Постепенно Жосс усвоил привычку поздно вставать — не потому, что он обленился, а просто чтобы отдалить минуту выхода на улицу. Как-то утром, в первых числах мая, часов около восьми, он открыл ставни и за оградой, в залитом солнцем соседском саду, увидел ребенка, который улыбался ему. Это был двухлетний мальчик Ивон, которого он много раз видел и прежде, но как-то не замечал. Валери уже давно поссорилась с этой семьей, презирая всех ее членов за социалистические взгляды отца — человека тридцати пяти лет, агента страхового общества. Стоя посреди аллеи, ребенок смотрел на Жосса с растрогавшей его доверчивой улыбкой, и он улыбнулся ему в ответ. Он отошел от окна, потом вернулся снова, и Ивон, который, видимо, ждал его возвращения, засмеялся, размахивая руками. Всякий раз, как Жосс отходил от окна, а потом подходил опять, мальчик встречал его появление с той же радостью, с тем же смехом.
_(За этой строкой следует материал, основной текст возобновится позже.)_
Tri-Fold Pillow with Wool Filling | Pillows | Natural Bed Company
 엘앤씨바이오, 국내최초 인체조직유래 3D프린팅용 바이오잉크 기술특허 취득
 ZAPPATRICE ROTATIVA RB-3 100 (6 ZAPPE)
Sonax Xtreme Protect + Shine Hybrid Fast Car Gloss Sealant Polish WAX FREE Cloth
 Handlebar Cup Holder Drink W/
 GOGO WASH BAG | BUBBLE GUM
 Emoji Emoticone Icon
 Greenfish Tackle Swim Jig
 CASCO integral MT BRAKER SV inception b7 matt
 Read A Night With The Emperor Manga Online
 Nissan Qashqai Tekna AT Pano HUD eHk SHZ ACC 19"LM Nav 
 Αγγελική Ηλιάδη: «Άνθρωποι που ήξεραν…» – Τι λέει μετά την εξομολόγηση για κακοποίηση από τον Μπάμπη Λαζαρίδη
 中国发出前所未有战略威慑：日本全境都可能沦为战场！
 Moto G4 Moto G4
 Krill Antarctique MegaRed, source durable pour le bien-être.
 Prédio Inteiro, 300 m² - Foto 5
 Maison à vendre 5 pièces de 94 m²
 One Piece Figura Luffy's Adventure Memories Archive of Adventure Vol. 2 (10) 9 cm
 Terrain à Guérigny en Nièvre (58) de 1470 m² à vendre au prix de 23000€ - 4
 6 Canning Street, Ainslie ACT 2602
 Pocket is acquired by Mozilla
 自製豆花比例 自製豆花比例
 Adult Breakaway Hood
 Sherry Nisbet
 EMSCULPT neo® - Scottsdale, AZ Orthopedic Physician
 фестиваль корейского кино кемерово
Жосс охотно принял участие в этой игре, и она почти беспрерывно продолжалась до тех пор, пока он не спустился в столовую к утреннему завтраку. Здесь у него произошел с Валери яростный спор по поводу давно умершего деда: сестра утверждала, что тот всегда носил усы кончиками вниз, а брат твердо помнил, что завитые кончики дедовых усов торчали кверху чуть не до самых глаз. Это оказалось для них удобным случаем обвинить друг друга в недобросовестности, в лицемерии, в эгоизме, в ревности и во всех остальных смертных грехах. Полный гнева, Жосс ни разу не вспомнил о мальчике за все утро.